I stand on the wood floor of the shower, the wooden slats above me showing glimpses of the summer afternoon sky. Just back from hours at the beach, I slip off my flip flops and flip on the faucet, as cool as it will go, trying to soothe the heat of my skin from the sun.
Five years ago when I first came to the beach with Dan’s family, I couldn’t imagine showering outside, then walking through the house dripping wet with only a towel around me.
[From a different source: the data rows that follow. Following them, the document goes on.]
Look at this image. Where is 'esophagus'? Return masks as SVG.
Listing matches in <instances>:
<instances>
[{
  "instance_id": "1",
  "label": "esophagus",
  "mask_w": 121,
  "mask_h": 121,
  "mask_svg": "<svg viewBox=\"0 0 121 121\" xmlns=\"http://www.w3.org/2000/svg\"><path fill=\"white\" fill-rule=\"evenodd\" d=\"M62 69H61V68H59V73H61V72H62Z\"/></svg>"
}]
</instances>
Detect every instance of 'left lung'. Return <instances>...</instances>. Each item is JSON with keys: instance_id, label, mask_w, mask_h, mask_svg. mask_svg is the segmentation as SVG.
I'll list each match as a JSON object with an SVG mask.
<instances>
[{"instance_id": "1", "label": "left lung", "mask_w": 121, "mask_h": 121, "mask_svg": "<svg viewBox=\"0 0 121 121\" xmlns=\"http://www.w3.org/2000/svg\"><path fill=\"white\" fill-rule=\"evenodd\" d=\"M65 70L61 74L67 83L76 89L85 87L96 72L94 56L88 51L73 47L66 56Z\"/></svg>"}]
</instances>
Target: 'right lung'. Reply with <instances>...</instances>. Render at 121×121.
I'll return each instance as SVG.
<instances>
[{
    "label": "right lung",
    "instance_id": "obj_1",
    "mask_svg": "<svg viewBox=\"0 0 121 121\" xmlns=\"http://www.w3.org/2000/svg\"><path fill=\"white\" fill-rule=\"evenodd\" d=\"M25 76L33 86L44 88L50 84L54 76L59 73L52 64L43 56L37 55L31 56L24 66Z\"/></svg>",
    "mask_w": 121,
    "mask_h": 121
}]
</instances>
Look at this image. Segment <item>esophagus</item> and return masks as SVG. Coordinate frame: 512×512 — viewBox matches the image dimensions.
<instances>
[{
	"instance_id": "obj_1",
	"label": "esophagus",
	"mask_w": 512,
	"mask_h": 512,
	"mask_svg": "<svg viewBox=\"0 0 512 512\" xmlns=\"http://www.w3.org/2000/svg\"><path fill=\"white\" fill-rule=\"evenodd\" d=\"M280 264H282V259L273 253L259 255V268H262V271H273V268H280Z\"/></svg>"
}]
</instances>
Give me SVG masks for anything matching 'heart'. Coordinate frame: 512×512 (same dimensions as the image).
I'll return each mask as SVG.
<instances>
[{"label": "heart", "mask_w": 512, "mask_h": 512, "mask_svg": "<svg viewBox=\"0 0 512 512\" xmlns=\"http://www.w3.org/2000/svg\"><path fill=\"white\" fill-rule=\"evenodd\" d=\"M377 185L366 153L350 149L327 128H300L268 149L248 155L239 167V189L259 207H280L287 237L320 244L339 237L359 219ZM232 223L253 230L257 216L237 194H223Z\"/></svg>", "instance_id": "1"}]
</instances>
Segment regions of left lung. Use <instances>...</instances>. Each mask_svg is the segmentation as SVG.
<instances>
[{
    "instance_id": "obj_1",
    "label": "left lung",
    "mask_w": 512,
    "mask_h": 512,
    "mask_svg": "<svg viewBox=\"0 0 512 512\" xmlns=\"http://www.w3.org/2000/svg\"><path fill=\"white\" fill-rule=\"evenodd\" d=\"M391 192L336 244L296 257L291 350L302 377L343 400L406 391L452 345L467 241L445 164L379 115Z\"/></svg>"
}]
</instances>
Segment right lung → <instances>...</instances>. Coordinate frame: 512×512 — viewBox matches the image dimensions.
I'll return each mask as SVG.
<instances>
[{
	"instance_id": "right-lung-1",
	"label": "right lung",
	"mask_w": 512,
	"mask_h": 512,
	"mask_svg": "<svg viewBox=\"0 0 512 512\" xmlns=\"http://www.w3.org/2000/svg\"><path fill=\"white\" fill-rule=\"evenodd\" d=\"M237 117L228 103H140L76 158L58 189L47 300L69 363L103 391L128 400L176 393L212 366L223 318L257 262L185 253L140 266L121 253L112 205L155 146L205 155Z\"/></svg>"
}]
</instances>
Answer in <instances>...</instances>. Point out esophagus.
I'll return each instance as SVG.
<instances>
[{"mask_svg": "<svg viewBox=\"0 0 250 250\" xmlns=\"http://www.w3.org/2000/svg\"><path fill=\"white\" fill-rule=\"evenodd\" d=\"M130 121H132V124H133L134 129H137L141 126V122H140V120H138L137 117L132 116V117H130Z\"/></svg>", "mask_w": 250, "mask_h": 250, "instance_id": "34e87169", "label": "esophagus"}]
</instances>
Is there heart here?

But it may be what I love most about the beach.
I love so much about this annual vacation.
The fact that all we do is sit and look at waves that climb in to the shore and out again over and over and over again.
The smell of the salt on the breeze, the white hot sun, the pine trees all around the house, the house itself built on stilts so any hurricane flood can wash straight through with minimal damage.
The two big family dinners for 30 people where we eat and we sip and we taste and we talk and everyone is just so nice.
That the kids cannot wait to play flashlight tag at night on the beach, and the patient older kids, in their late teens and early 20s, are so gentle, nurturing and trustworthy that I leave them to their games under the winking stars, knowing they are all having the time of their lives.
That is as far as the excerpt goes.